Po podtopieniu, Abu Zubajda złamał się w 35 sekund - ujawnia telewizji ABC News były agent CIA John Kiriakou. Jego zdaniem "waterboarding" był w tej sytuacji niezbędny i usprawiedliwiony. Palestyńczyk Abu Zubajda kierował operacjami terrorystycznymi Al.-Kaidy.

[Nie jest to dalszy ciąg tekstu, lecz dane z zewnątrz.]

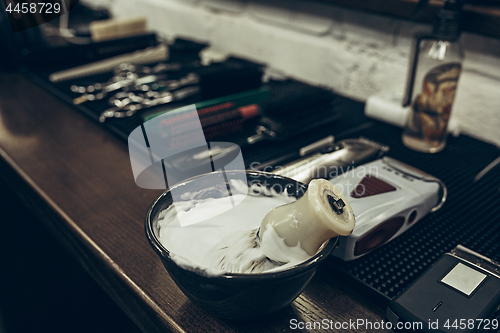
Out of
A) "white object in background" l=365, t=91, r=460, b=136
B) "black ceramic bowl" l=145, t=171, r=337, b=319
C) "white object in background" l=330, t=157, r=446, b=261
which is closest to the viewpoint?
"black ceramic bowl" l=145, t=171, r=337, b=319

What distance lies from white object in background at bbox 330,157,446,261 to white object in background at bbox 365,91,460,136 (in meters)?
0.22

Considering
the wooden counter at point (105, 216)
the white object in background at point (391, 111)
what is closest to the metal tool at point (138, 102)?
the wooden counter at point (105, 216)

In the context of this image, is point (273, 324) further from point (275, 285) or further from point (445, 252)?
point (445, 252)

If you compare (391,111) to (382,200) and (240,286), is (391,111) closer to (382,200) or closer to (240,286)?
(382,200)

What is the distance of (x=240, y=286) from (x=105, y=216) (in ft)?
0.88

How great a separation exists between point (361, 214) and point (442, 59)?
35cm

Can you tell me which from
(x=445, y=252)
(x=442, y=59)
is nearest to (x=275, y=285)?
(x=445, y=252)

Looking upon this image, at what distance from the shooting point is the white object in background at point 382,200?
36 centimetres

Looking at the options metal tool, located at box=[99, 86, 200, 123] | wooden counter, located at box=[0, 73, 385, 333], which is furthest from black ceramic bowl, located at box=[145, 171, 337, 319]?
metal tool, located at box=[99, 86, 200, 123]

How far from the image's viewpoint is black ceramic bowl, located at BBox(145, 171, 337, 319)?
24cm

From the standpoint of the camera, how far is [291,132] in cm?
62

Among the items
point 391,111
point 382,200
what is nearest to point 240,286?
point 382,200

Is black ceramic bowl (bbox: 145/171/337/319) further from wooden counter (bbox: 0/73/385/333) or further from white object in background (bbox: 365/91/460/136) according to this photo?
white object in background (bbox: 365/91/460/136)

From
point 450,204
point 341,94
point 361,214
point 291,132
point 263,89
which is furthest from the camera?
point 341,94
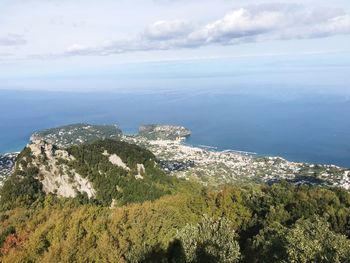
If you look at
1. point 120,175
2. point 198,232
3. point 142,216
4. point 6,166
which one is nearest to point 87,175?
point 120,175

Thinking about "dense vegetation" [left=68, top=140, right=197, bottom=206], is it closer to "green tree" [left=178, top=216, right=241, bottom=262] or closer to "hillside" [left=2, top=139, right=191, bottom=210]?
"hillside" [left=2, top=139, right=191, bottom=210]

Nazajutrz po przesłuchaniu Zubajda oświadczył, że w nocy przyszedł do jego celi Allach i powiedział mu, by współpracował, relacjonował Kiriakou. Od tego momentu Zubajda odpowiadał na wszystkie pytania, dodał. Jak wyjaśnił, uzyskane od terrorysty informacje "pozwoliły uniknąć wielu ataków, może nawet dziesiątków". Agent podkreślił, że jak wielu Amerykanów czuje się rozdarty "między myślą, że symulacja topienia jest torturą a wagą informacji uzyskiwanych często za pomocą tej procedury".

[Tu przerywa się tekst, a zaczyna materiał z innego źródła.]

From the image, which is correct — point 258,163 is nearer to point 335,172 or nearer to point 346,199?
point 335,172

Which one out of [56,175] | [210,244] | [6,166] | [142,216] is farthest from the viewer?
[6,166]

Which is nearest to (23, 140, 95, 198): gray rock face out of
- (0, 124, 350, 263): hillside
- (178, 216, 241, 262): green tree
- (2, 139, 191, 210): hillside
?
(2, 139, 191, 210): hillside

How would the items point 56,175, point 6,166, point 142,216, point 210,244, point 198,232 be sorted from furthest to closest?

Kiriakou rozmawiał z telewizją, gdy w USA zapowiedziano dochodzenie w sprawie zniszczenia przez CIA taśm wideo z nagraniami przesłuchań dwóch osób podejrzanych o terroryzm. Dyrektor CIA Mike Hayden powiedział współpracownikom, że nagrania zniszczono w obawie o bezpieczeństwo funkcjonariuszy, a taśmy przestały mieć wartość jako materiały dowodowe. Ale zdaniem "New York Timesa" faktyczną przyczyną zniszczenia nagrań były jednak użyte przez agentów metody przesłuchania. Techniki te mogłyby - jak pisze dziennik - wywołać poważne obiekcje co do legalności postępowania prowadzących śledztwo.